Denying the plant to have genetic variance causes issues you say!?!?
😆
Look into bananas if you wanna know why banana flavoring doesn’t taste like our current bananas
The fact that you don't like tomatoes in of itself is proof that the problem is with your taste buds. Tomatoes are high glutamic acid (umami), and I've never heard of a person who didn't like savory foods.
There's a reason why MSG is making a comeback: because it tastes good (and because people are finally starting to figure out that its stigma is deeply-rooted in racism. It's better for you than salt).
Oh man, you sound like my mother! She was actually Japanese and grew her own tomatoes. She was always forcing them on me, saying Ne, umai-deshou! (See? They're full of umami!)
I actually like cooked tomatoes in all forms, but there is something in the flavour profile of a raw tomato that turns me off.

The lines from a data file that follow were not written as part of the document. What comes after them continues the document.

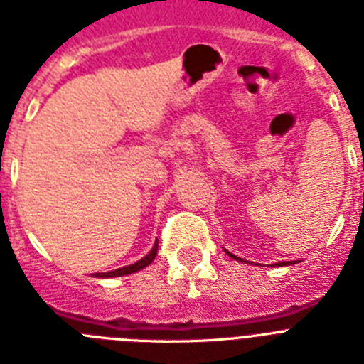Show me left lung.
<instances>
[{"mask_svg":"<svg viewBox=\"0 0 364 364\" xmlns=\"http://www.w3.org/2000/svg\"><path fill=\"white\" fill-rule=\"evenodd\" d=\"M225 252H227V250H225ZM227 254L230 255V257H234L235 261H243V259H239V257H235L234 254H230V252H227ZM290 264H296V263H294V261H281V263H276V267H290Z\"/></svg>","mask_w":364,"mask_h":364,"instance_id":"1","label":"left lung"}]
</instances>
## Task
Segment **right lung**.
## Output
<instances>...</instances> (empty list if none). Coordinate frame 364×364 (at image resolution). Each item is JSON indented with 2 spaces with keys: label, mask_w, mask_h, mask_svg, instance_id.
I'll use <instances>...</instances> for the list:
<instances>
[{
  "label": "right lung",
  "mask_w": 364,
  "mask_h": 364,
  "mask_svg": "<svg viewBox=\"0 0 364 364\" xmlns=\"http://www.w3.org/2000/svg\"><path fill=\"white\" fill-rule=\"evenodd\" d=\"M156 254H158V241L154 243L152 250L149 252V254L143 257V259L136 261L134 264H129V267H123V268H117V270H112V272H97V274H94V277H119V276H129V274H134V272L137 270H143L145 267H149L150 263H152L154 259H156Z\"/></svg>",
  "instance_id": "obj_1"
}]
</instances>
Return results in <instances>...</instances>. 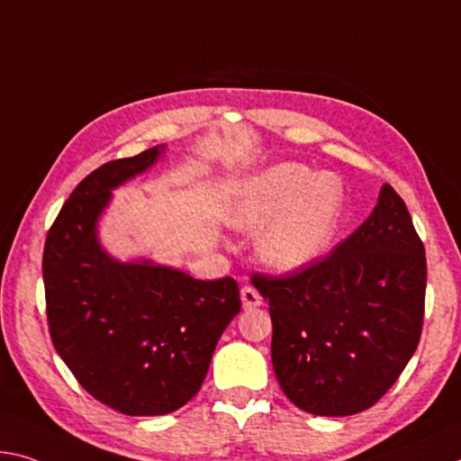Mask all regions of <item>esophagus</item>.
Segmentation results:
<instances>
[{"instance_id": "esophagus-1", "label": "esophagus", "mask_w": 461, "mask_h": 461, "mask_svg": "<svg viewBox=\"0 0 461 461\" xmlns=\"http://www.w3.org/2000/svg\"><path fill=\"white\" fill-rule=\"evenodd\" d=\"M240 295H242V305H244L246 310L258 308V305L262 303L260 294L254 287H250V285H246V287H242V291H240Z\"/></svg>"}]
</instances>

Just because people don't like a certain food doesnt mean their taste buds have a problem. Liking food is all subjective, that's what it means to be human
I'm only partially serious. Sorry, I have a weird sense of humor that doesn't really work well in text. Just pretend that I'm smiling and playfully punching your upper arm when you read half my comments.
That said, Umami isn't subjective, though. It's one of the five basic tastes. So you have to admit that not liking a food that's loaded in it is a bit odd.
Raw tomatoes typically make me gag. I recently found my uncle and cousins do it too. There is something specific that is unappealing to the point our bodies don’t think it is safe to eat.